EXERCISE MATERIAL:
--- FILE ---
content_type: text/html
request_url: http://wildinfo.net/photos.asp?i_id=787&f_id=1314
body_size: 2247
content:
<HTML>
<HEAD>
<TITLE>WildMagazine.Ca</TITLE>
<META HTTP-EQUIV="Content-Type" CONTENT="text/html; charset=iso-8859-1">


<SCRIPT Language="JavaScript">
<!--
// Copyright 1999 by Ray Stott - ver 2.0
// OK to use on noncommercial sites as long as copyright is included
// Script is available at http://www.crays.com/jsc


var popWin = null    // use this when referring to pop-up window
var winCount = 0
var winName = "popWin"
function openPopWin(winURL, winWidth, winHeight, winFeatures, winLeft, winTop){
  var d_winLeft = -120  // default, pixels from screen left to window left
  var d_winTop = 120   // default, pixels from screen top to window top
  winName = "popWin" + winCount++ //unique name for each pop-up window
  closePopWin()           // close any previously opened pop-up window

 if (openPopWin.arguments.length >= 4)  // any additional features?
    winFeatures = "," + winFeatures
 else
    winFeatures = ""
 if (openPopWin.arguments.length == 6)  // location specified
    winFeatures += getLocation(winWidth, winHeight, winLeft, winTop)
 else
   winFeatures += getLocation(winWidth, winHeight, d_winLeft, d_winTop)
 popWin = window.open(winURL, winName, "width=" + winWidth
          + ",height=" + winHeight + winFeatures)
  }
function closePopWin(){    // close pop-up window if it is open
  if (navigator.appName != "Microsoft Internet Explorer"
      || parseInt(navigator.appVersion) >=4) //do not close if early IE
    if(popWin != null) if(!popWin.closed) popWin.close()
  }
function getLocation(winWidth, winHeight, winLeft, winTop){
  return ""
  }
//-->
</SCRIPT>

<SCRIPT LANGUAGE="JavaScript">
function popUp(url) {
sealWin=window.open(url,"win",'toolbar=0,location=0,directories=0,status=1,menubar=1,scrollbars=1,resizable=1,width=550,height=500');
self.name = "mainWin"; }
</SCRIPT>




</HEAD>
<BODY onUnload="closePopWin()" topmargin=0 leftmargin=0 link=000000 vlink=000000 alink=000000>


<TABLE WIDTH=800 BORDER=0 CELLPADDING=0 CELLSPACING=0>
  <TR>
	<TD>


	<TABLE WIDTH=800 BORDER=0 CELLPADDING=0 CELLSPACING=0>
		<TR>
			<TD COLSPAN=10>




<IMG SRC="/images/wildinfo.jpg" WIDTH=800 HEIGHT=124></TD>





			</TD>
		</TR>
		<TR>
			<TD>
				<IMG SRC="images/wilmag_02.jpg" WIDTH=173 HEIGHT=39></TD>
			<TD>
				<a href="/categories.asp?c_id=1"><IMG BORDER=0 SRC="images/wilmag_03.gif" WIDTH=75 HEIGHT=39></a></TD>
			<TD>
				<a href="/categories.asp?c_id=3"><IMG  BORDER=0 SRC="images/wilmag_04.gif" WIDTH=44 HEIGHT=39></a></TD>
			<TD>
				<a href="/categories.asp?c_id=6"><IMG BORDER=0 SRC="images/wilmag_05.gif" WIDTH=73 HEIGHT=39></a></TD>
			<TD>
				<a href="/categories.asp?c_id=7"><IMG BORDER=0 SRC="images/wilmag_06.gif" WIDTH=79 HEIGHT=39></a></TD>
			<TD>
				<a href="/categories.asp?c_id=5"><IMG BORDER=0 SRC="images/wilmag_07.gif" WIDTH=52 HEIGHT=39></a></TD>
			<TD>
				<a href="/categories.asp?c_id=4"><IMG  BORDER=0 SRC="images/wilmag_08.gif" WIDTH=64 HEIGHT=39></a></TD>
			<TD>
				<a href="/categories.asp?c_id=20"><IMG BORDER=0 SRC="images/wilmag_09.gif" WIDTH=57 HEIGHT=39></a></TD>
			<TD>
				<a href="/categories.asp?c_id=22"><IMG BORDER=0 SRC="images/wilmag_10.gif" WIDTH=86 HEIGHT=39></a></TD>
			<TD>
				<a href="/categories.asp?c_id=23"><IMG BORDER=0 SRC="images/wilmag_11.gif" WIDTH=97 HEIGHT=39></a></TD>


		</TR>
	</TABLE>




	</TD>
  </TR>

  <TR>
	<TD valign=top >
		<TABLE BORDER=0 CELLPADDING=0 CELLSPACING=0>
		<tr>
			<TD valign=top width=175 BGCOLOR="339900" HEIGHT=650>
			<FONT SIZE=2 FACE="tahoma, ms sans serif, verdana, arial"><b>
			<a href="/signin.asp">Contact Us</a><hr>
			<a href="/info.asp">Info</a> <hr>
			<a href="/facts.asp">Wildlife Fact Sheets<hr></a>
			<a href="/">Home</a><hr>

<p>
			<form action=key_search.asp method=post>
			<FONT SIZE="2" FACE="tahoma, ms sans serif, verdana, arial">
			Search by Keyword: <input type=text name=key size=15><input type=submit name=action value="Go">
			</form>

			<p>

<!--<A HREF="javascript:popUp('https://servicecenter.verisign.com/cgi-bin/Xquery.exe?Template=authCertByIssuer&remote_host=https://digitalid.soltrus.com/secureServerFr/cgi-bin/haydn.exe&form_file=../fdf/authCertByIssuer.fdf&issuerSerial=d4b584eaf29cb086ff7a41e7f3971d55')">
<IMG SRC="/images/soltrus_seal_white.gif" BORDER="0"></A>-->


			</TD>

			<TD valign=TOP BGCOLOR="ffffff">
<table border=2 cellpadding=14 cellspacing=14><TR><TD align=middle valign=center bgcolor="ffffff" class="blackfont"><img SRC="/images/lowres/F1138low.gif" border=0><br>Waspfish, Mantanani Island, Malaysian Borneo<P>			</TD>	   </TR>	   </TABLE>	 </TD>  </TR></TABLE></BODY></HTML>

EXERCISE REQUIREMENTS:
Please reproduce, exactly as they appear above, the lines from the line containing "request_url: http://wildinfo.net/photos.asp?i_id=787&f_id=1314" up to and including the line containing "if (openPopWin.arguments.length == 6)".

FINISHED TASK:
request_url: http://wildinfo.net/photos.asp?i_id=787&f_id=1314
body_size: 2247
content:
<HTML>
<HEAD>
<TITLE>WildMagazine.Ca</TITLE>
<META HTTP-EQUIV="Content-Type" CONTENT="text/html; charset=iso-8859-1">


<SCRIPT Language="JavaScript">
<!--
// Copyright 1999 by Ray Stott - ver 2.0
// OK to use on noncommercial sites as long as copyright is included
// Script is available at http://www.crays.com/jsc


var popWin = null    // use this when referring to pop-up window
var winCount = 0
var winName = "popWin"
function openPopWin(winURL, winWidth, winHeight, winFeatures, winLeft, winTop){
  var d_winLeft = -120  // default, pixels from screen left to window left
  var d_winTop = 120   // default, pixels from screen top to window top
  winName = "popWin" + winCount++ //unique name for each pop-up window
  closePopWin()           // close any previously opened pop-up window

 if (openPopWin.arguments.length >= 4)  // any additional features?
    winFeatures = "," + winFeatures
 else
    winFeatures = ""
 if (openPopWin.arguments.length == 6)  // location specified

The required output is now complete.